[Work to complete]
Which lines to output? The line containing "body_size: 439" and every line after it in the data below, each copied exactly.

Document images with source code
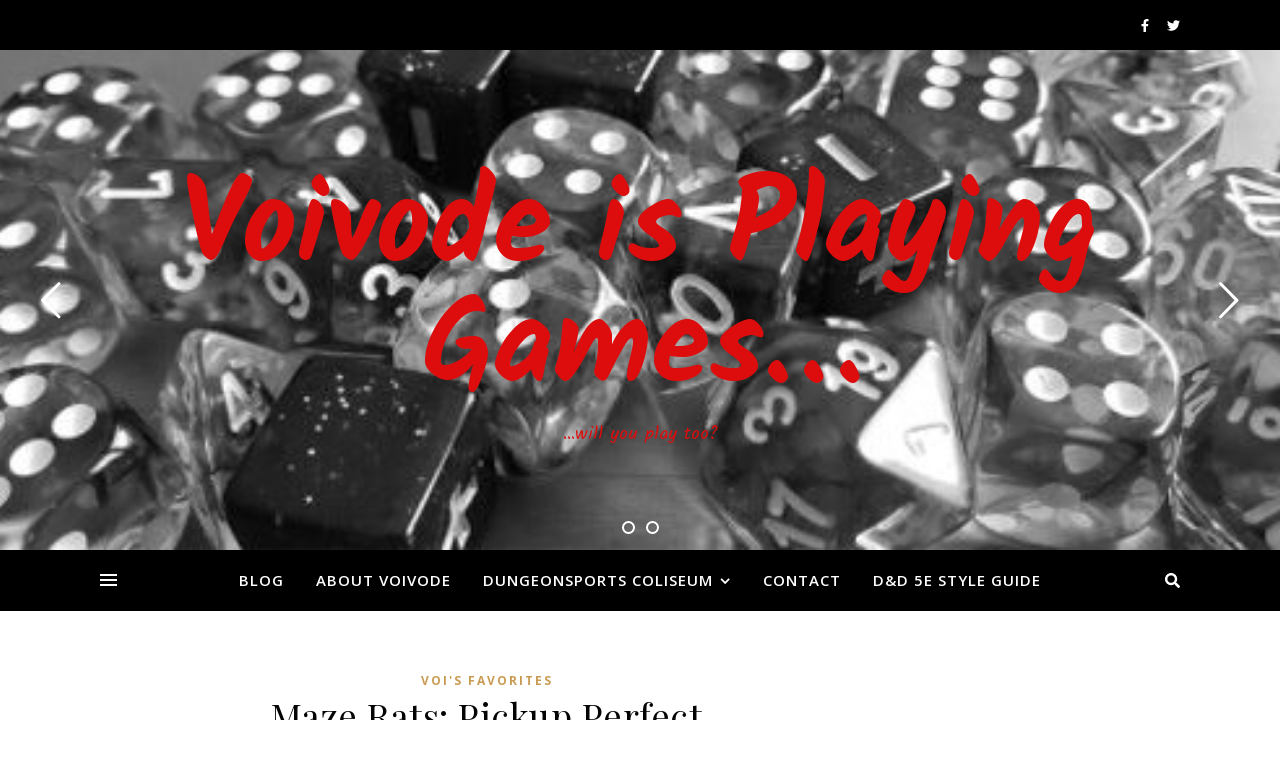

--- FILE ---
content_type: text/html;;charset=UTF-8
request_url: http://www.voivode.net/wp-content/plugins/cleantalk-spam-protect/lib/Cleantalk/ApbctWP/Ajax.php
body_size: 88
content:
https://moderate6.cleantalk.org/pixel/a9ad17edc7525c416e3303abb4bd7696.gif

--- FILE ---
content_type: text/html; charset=utf-8
request_url: https://www.google.com/recaptcha/api2/aframe
body_size: 266
content:
<!DOCTYPE HTML><html><head><meta http-equiv="content-type" content="text/html; charset=UTF-8"></head><body><script nonce="hq5MWGJ6gaEC3mnit2oAvQ">/** Anti-fraud and anti-abuse applications only. See google.com/recaptcha */ try{var clients={'sodar':'https://pagead2.googlesyndication.com/pagead/sodar?'};window.addEventListener("message",function(a){try{if(a.source===window.parent){var b=JSON.parse(a.data);var c=clients[b['id']];if(c){var d=document.createElement('img');d.src=c+b['params']+'&rc='+(localStorage.getItem("rc::a")?sessionStorage.getItem("rc::b"):"");window.document.body.appendChild(d);sessionStorage.setItem("rc::e",parseInt(sessionStorage.getItem("rc::e")||0)+1);localStorage.setItem("rc::h",'1769908022233');}}}catch(b){}});window.parent.postMessage("_grecaptcha_ready", "*");}catch(b){}</script></body></html>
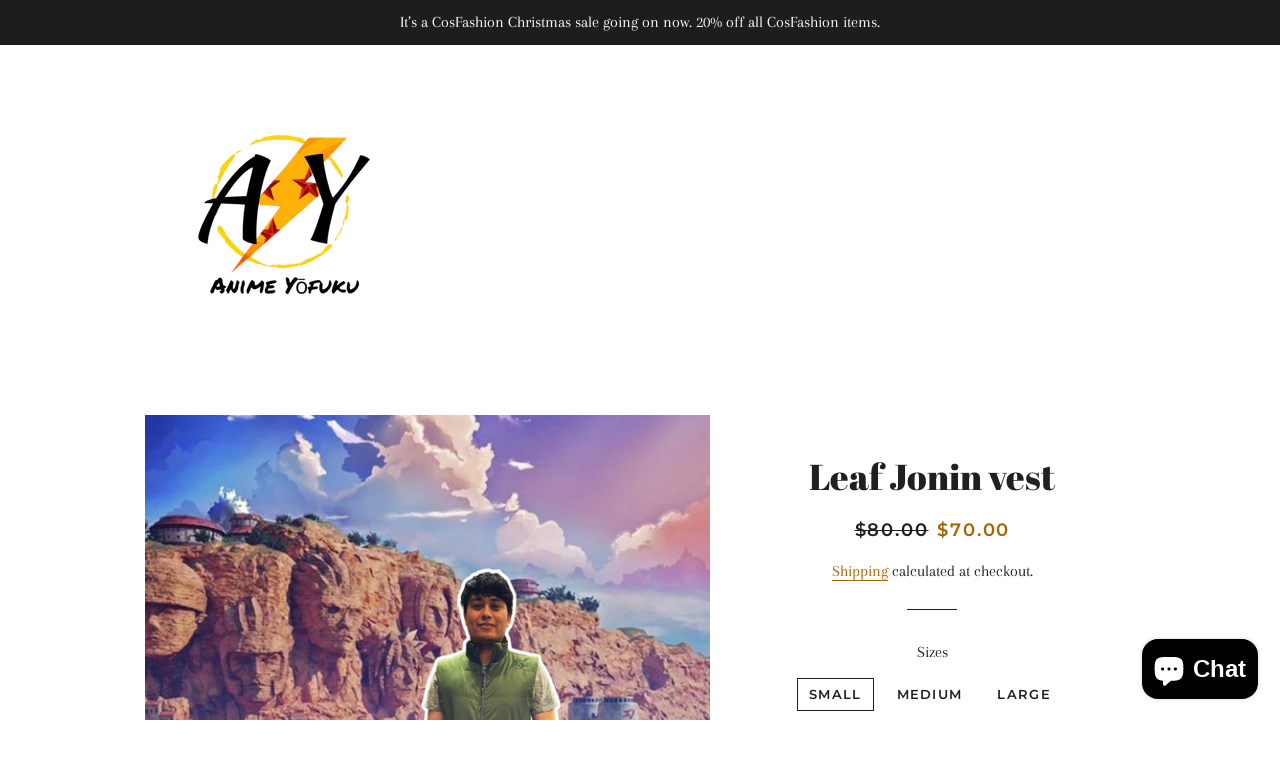

--- FILE ---
content_type: text/css
request_url: https://css.twik.io/64de19bc37d08.css
body_size: 52
content:
.grid-uniform:nth-child(4) DIV.grid__item.grid-product.large--one-third,#country-list>LI.disclosure-list__item{color: transparent !important; opacity: 0 !important; visibility: hidden !important;}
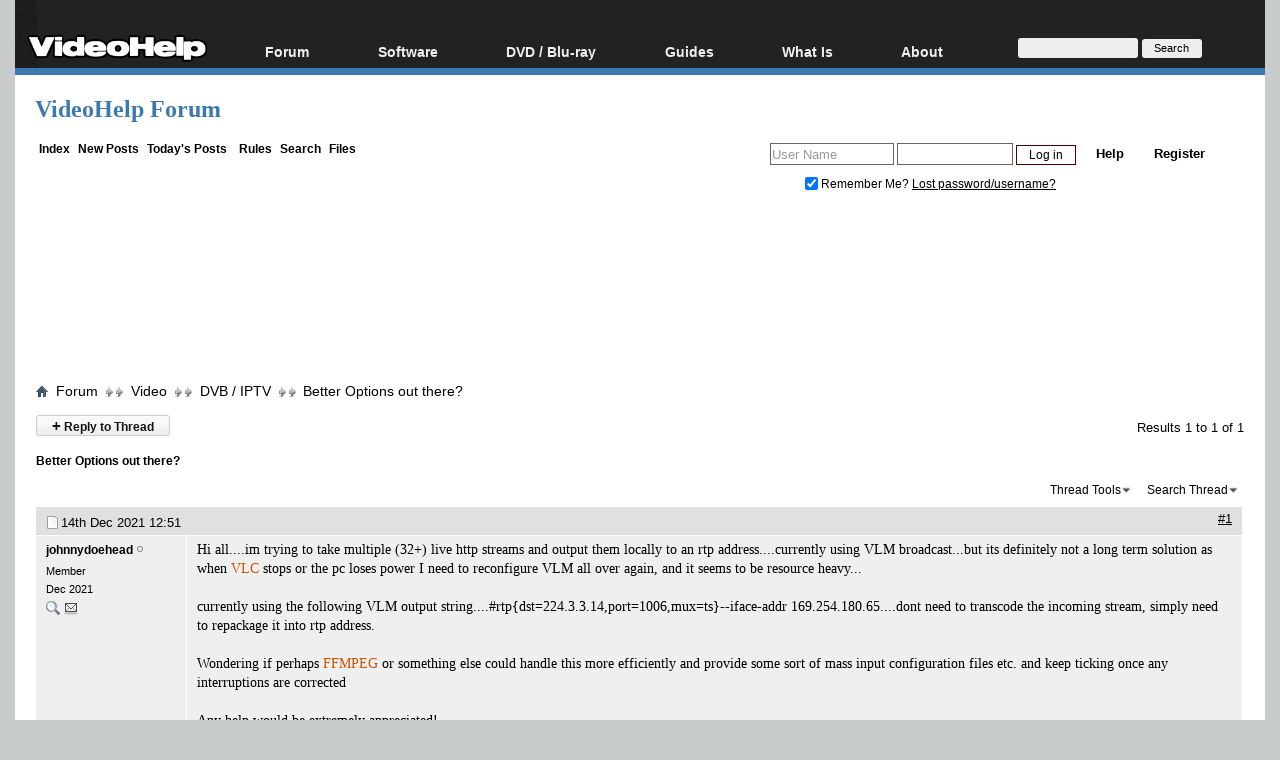

--- FILE ---
content_type: text/html; charset=utf-8
request_url: https://www.google.com/recaptcha/api2/aframe
body_size: 265
content:
<!DOCTYPE HTML><html><head><meta http-equiv="content-type" content="text/html; charset=UTF-8"></head><body><script nonce="xpm_dwQMTkP-J1ESjc247w">/** Anti-fraud and anti-abuse applications only. See google.com/recaptcha */ try{var clients={'sodar':'https://pagead2.googlesyndication.com/pagead/sodar?'};window.addEventListener("message",function(a){try{if(a.source===window.parent){var b=JSON.parse(a.data);var c=clients[b['id']];if(c){var d=document.createElement('img');d.src=c+b['params']+'&rc='+(localStorage.getItem("rc::a")?sessionStorage.getItem("rc::b"):"");window.document.body.appendChild(d);sessionStorage.setItem("rc::e",parseInt(sessionStorage.getItem("rc::e")||0)+1);localStorage.setItem("rc::h",'1768824712681');}}}catch(b){}});window.parent.postMessage("_grecaptcha_ready", "*");}catch(b){}</script></body></html>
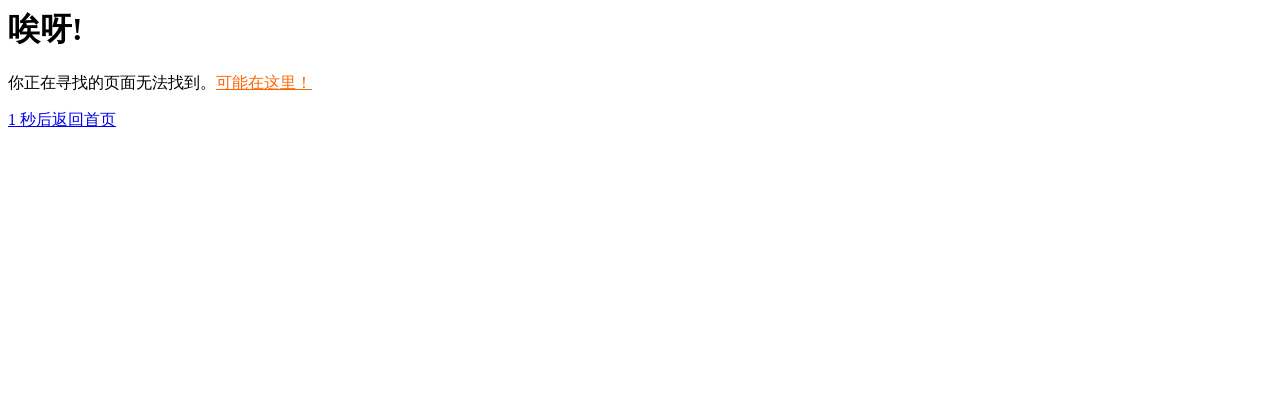

--- FILE ---
content_type: text/html;charset=utf-8
request_url: https://tianfeng.cc/article/27079
body_size: 439
content:
<html><head></head><body><div>
<h1>唉呀!</h1>
<p>你正在寻找的页面无法找到。<a style="color:#ff6600;" href="/">可能在这里！</a></p>
<a class="link" href="/"><span id="sec">3</span> 秒后返回首页</a>
<br /><br /><br />
</div>
<script type="text/javascript">
setTimeout("lazyGo();", 1000); 
function lazyGo() {
var sec = document.getElementById("sec").innerText;
document.getElementById("sec").innerText = --sec;
if (sec > 0){
          setTimeout("lazyGo();", 1000);
}else{
          window.location.href = "/";
}
}
</script> 
</body></html>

[Your solution]
body_size: 439
content:
<html><head></head><body><div>
<h1>唉呀!</h1>
<p>你正在寻找的页面无法找到。<a style="color:#ff6600;" href="/">可能在这里！</a></p>
<a class="link" href="/"><span id="sec">3</span> 秒后返回首页</a>
<br /><br /><br />
</div>
<script type="text/javascript">
setTimeout("lazyGo();", 1000); 
function lazyGo() {
var sec = document.getElementById("sec").innerText;
document.getElementById("sec").innerText = --sec;
if (sec > 0){
          setTimeout("lazyGo();", 1000);
}else{
          window.location.href = "/";
}
}
</script> 
</body></html>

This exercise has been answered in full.